* Tekstfragment *
'''

Dit zijn kernwaarden die binnen de gehele westerse samenleving vrijwel iedereen, van elke afkomst en levensovertuiging, deelt. Door sommige politieke partijen wordt een deel ervan omschreven als de ‘joods-christelijke traditie’ of beschaving, maar die term is pas ooit voor het eerst gebruikt in de jaren 30 en in zwang geraakt in Amerika rond 1943. Het was een constructie, een fictief verhaal, bedacht door de makers van wervingscampagnes van het Amerikaanse leger. Het doel ervan was om enerzijds Joden een gevoel van inclusie te geven in de oorlogsinspanning tegen het Nazisme en anderzijds anderen ertoe te bewegen zich vrijwillig actief aan te sluiten bij die strijd en het Joodse broedervolk te helpen redden. Zo werd een bredere, algemene mobilisatie vermeden. Na de oorlog raakte de term snel uit de mode, maar de laatste 10 tot 20 jaar is hij afgestoft door rechtse en centrumrechtse partijen, die steeds een beetje verder opschoven naar rechts en bij de behoefte aan de inkleuring van een eigen ‘Europese identiteit’ een snaar wilden raken bij morrende kiezers. Gaandeweg heeft het begrip tevens zijn weg gevonden naar partijbeginselen en verkiezingsprogramma’s. Wat de bedoeling daarvan ondertussen nog het meest lijkt te zijn, is om kiezers te bezweren dat de islam, met al zijn inmiddels bekende en verafschuwde uitwassen, toch zeker geen deel uitmaakt van die Europese en de Nederlandse identiteit. Van een inclusieve term is het daarmee een exclusieve term geworden. Terwijl in de EU en in Nederland gemiddeld toch pakweg 6% van de inwoners moslim is. En paradoxaal genoeg zijn de genoemde kernwaarden bij uitstek ook waarden die jodendom en christendom gemeen hebben met de islam en andere wereldgodsdiensten. Daarnaast bestaan tal van veelal terecht als minder wenselijke of ronduit negatieve elementen uit de islam ook binnen het Judaïsme en christendom en de ‘verlichte’ Westerse cultuur. Er is, kortom, welbeschouwd veel meer dat de westerse en andere culturen en levensovertuigingen verbindt dan verdeelt. Maar toch is er die neiging om te framen en te denken in termen van ‘wij’ en ‘zij’ en een boosaardige vijand van buiten waarop populisten, met succes, inspelen.

'''

* Doel opdracht *
Hoe gaat de tekst over de term ‘joods-christelijke traditie’ verder na de laatste zin? Schrijf het vervolg.

* Datasetregels *
'''

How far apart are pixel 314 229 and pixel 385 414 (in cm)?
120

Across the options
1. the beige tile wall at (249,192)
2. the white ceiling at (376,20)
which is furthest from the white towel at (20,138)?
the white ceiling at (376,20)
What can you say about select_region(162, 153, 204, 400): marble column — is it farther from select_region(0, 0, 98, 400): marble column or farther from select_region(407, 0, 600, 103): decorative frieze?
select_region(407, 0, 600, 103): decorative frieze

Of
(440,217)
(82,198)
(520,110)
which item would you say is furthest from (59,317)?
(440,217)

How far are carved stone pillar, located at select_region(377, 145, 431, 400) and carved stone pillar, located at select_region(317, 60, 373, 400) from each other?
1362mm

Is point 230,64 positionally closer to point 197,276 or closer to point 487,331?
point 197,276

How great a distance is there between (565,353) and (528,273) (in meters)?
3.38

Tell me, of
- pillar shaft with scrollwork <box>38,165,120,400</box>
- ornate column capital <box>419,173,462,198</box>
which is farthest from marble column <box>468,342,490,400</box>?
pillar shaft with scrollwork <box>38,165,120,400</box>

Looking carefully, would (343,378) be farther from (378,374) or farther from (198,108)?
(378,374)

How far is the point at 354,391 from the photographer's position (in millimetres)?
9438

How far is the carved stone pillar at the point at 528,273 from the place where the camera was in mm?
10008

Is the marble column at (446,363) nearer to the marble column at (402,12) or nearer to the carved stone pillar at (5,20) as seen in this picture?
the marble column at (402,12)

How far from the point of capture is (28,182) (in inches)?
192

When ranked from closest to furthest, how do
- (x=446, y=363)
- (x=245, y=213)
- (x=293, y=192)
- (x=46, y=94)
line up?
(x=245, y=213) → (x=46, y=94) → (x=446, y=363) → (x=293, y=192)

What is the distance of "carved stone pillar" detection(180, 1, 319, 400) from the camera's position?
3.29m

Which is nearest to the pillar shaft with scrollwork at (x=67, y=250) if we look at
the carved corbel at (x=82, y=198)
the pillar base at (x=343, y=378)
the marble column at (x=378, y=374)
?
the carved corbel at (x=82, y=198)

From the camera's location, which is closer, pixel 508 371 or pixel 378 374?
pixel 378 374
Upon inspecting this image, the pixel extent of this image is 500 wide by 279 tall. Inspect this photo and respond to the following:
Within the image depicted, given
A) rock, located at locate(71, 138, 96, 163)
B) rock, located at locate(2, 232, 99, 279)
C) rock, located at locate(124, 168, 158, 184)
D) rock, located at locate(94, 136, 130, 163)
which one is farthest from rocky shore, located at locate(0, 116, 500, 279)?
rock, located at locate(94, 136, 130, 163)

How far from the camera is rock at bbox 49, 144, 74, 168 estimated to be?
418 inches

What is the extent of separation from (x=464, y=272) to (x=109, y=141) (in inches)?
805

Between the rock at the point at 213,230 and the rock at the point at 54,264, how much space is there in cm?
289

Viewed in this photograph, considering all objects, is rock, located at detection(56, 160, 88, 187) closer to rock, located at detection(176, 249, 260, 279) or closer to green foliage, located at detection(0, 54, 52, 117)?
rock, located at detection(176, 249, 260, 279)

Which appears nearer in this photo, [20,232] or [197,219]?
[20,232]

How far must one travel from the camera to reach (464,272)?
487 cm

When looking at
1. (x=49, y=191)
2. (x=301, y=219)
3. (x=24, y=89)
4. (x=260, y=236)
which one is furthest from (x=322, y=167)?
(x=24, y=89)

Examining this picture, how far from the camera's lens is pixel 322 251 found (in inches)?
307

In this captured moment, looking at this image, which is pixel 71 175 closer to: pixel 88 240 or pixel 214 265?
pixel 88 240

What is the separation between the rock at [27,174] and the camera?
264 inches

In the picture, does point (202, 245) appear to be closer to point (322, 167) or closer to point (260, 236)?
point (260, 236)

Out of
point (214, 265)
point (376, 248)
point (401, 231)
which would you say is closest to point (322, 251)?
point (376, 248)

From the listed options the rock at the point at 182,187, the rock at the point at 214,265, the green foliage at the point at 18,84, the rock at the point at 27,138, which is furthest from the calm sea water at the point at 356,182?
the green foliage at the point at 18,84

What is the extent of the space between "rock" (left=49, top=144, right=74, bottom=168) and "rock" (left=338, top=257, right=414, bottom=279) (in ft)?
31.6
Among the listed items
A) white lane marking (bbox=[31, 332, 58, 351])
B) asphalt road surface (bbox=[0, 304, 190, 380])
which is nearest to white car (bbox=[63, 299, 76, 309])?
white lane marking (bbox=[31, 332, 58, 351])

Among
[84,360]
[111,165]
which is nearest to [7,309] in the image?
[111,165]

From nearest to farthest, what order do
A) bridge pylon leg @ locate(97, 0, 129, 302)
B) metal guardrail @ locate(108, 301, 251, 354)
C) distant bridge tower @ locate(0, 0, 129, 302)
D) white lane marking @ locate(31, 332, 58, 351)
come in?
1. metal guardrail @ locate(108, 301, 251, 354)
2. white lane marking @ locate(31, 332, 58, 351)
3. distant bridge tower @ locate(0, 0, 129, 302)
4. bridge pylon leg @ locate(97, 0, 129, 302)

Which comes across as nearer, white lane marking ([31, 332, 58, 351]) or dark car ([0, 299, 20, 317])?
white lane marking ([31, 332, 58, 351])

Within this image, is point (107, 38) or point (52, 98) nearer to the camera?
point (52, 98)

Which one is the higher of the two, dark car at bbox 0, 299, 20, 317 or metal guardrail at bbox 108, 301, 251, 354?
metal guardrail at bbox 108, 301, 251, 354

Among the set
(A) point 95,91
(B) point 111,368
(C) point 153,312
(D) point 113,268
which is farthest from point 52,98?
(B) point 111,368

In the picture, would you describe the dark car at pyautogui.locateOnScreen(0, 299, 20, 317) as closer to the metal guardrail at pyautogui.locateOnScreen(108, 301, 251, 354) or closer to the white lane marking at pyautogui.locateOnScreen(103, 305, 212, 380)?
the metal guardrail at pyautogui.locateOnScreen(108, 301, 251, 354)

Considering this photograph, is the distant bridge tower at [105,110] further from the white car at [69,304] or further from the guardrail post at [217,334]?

'''

* Antwoord *
Die manier van denken is niet nieuw. Elk tijdperk van (grote) veranderingen in de geschiedenis heeft tegenreacties teweeg gebracht en zo oud als de Europese geschiedenis is, is xenofobie altijd één van die tegenreacties geweest. Niet-westerse bevolkingsgroepen van elke aard moesten het daarbij vaak ontgelden, maar Joden waren het vaakst de ‘zondebok’. Plat gezegd heeft het christendom iets minder dan tweeduizend jaar lang geprobeerd het Judaïsme uit te roeien. Dat de twee samen tot WOII overwegend in vrede zouden hebben bestaan, is een fictie, ook in Nederland waar de vervolging van Joden weliswaar veel minder hevig was dan elders, maar waar Joden tot zeker aan de Gouden Eeuw verre van de gelijken waren van christenen. Dat neemt niet weg dat ‘christelijke normen en waarden’, die voor een belangrijk deel zijn geknipt en geplakt uit de Thora, wel van invloed zijn geweest op de Nederlandse cultuur, al was het maar door het in de loop van de eeuwen groeiende verzet tegen die invloed. Tegelijkertijd geldt ook dat bepaalde tolerante ideeën in het Westen meer dan elders wortel hebben geschoten. Het gaat te ver om dat louter of zelfs primair op het conto van de christelijke waarden te schrijven, temeer daar ook het christendom zich daartegen lange tijd sterk heeft verzet, maar het verschil tussen culturen koste wat kost ontkennen, is net zo onzinnig als je je erop willen laten voorstaan. Verschillen erkennen is alleen heel wat anders dan de islamofobie of het antisemitisme waaraan respectievelijk PVV en FvD lijden.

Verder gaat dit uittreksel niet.